Inspiration comes from within… it’s a quote you’ll have seen often, usually accompanied by a beautifully filtered photo of a lone figure walking along the shore at sunrise. As a writer, it should make me take in a deep breath and nod wisely. But this is 2020, and what I really want someone to do is to add some small print at the bottom that says: and it’s a bloody* good job that it does too!
Finding inspiration in the usual places has been hard this year. Obviously.
Like most people, I’ve missed seeing family and friends. Don’t get me wrong, Zoom has been a blessing. And WhatsApp and Skype and Google hangouts. (Not Microsoft Teams. I hate Teams. It involuntarily turns on my camera and tries to spy on me every day, and I wouldn’t mind but most days I don’t brush my hair till lunchtime). But I miss hugs, I miss sitting around a dinner table listening to people’s side conversations, and I miss seeing the bottom half of all my favourite people…I think.
I have a disk injury.
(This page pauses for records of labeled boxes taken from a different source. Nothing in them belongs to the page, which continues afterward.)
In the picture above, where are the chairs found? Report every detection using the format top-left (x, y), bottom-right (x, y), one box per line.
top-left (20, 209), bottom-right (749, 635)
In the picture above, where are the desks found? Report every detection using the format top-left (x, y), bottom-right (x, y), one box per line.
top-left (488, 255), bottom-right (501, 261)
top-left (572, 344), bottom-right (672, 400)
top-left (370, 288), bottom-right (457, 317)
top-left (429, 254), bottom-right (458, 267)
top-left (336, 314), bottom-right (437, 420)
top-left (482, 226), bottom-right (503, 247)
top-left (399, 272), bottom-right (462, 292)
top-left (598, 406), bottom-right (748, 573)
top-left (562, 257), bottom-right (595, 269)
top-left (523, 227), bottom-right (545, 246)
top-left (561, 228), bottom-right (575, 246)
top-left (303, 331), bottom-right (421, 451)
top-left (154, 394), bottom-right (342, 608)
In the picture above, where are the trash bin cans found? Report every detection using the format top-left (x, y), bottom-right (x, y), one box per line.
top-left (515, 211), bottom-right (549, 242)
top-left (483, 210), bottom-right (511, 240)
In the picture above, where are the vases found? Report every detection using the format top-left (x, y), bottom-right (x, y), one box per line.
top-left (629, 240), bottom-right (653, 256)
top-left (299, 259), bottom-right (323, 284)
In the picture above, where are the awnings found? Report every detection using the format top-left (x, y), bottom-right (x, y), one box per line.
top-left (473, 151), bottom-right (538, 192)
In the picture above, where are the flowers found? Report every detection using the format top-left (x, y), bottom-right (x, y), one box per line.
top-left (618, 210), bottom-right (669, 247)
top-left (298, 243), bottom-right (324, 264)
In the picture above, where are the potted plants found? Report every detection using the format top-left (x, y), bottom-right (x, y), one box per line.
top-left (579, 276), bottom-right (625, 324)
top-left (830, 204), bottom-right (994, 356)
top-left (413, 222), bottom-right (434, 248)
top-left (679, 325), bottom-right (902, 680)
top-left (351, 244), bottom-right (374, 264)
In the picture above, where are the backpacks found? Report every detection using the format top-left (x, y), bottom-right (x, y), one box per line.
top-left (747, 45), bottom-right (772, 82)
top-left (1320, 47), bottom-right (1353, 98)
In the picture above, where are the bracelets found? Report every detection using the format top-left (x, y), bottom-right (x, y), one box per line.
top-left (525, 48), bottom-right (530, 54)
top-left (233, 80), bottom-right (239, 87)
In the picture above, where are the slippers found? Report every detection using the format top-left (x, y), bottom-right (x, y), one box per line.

It’s been with me for a while, but in 2020 it decided to act up like a beast. Never mind long runs to clear the head and figure out tricky plot points, for most of this year I haven’t been able to walk more than a mile. More time to write you might think? In theory, yes. Also more time to obsess about coronavirus statistics and Donald Trump’s mental health. Maybe combining pain killers in the right way would achieve Jack Kerouac levels of inspiration? Not quite, but they do contribute to a newly found Olympic-level ability to doze off. And since most of my current manuscript has been written with me on the floor propped up on my elbows in front of my laptop, the napping is even easier. Seriously though, it’s been hard to feel inspired without the runs and long walks that I hadn’t realised were part of what kept me in a creative mood.
And of course, it’s been impossible to travel. Or at least to feel that you can travel safely, without putting others at risk. I’m self employed, and—as Amanda Radley wrote in her blog—one of the perks is that you can ‘binge work’ and then take longer periods of time out to travel. In 2019, I spent a couple of months in Porto, and used the time to write most of my second novel (Not this Time https://www.boldstrokesbooks.com/books/not-this-time-by-ma-binfield-3355-b). The sun, the long days, the tawny port (ahem), all contributed to a mood that was perfect for writing a sun-drenched, slow burn romance between two former band members unexpectedly thrown back into each other’s lives. At the time, I thought that book flowed because being away meant I had a lot of free time, but as 2020 would prove, it was more than that, it was about feeling open and connected to love and romance and feeling like life was safe and soft and full of possibilities. Fast forward a year and like many authors, I’m working on a new book in the middle of a global pandemic. I have tawny port, I have endless days when I’m at home with plenty of time, and Wolverhampton even managed a few weeks of sunshine this summer. But the writing has been hard. Like most of the world, I don’t feel safe or contented.
In case this depressing blog has you reaching for the port and/or painkillers, let me end on a positive note. This staying at home so as not to spread a deadly disease thing has given me more time to cook (I am so into Russian food right now), to grow things (I grew and pickled my own gherkins folx) and to drink Yorkshire Tea made the way I like it. I’m helping my friend’s twin boys learn English, and they are helping me learn Russian. And I’ve had the time to get involved in community action to ensure that those who are vulnerable get the food and other essentials they need.
And above all, I’ve been inspired by the efforts and sacrifices of so many people, putting themselves at risk to make sure essential services continue during this pandemic and the frequent lockdowns. I wish them health and happiness and I hope we don’t forget what they did for us when this whole nightmare is over. The response of our health service in particular has been magnificent…and that’s inspiring. Stay safe!
*gratuitous use of the ‘bloody’ word for our American readers!